DeepLabCut Tutorial
Contents
DeepLabCut Tutorial¶
How to get started¶
Installation of Anaconda and DeepLabCut environment
Start DeepLabCut either through the GUI or Jupyter Notebook
Take a minute to describe your dataset and research ideas
Manage your behavioral video data, e.g., split into trials
Create a new Project and load your behavioral video data
Define labeling markers and skeleton on your config.yaml file
Extract, label and check frames, before creating a training dataset
Train your model using a GPU
Analyze your data and create labeled videos
Starting DeepLabCut with Jupyter¶
Open Anaconda Prompt
conda activate DEEPLABCUT (environment)
jupyter notebook / jupyter lab / ipython
import deeplabcut
Downloading Jupyter Notebooks¶
On the next page you will find a DeepLabCut Notebook, a jupyter notebook I prepared containing the most important steps needed to start your own project.

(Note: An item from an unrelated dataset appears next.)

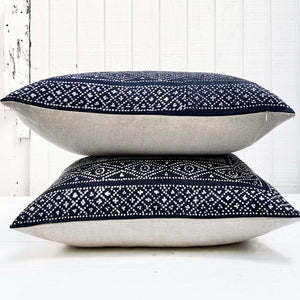 dark navy with white pattern square throw pillow
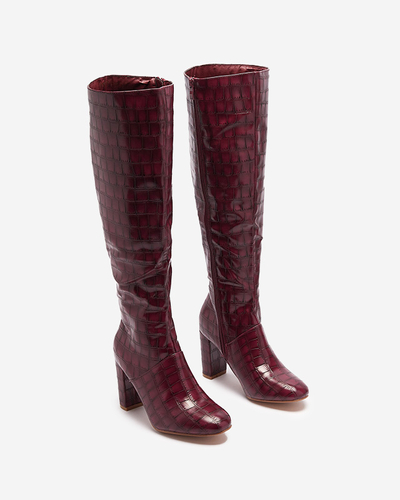 Dámske čižmy na podpätku s reliéfom vo vínovej farbe Mastiu- Obuv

Download the notebook as .ipynb file
Rename the file and move it to your working directory
Open the notebook with jupyter lab or notebook
Start taking notes and make the notebook yours
How does it work¶
Troubleshooting¶
Student contribution
The following tips and tricks were put together with the help of students during real troubleshooting in course exercises. Thank you for your contributions!
How do I get help?
Check out the known issues reported on GitHub using keywords from your error messages.
Read the GitHub Documentation for best practices on how to open new issues.
Go through the tips and tricks sections in the Documentation to find any errors in your procedure or code.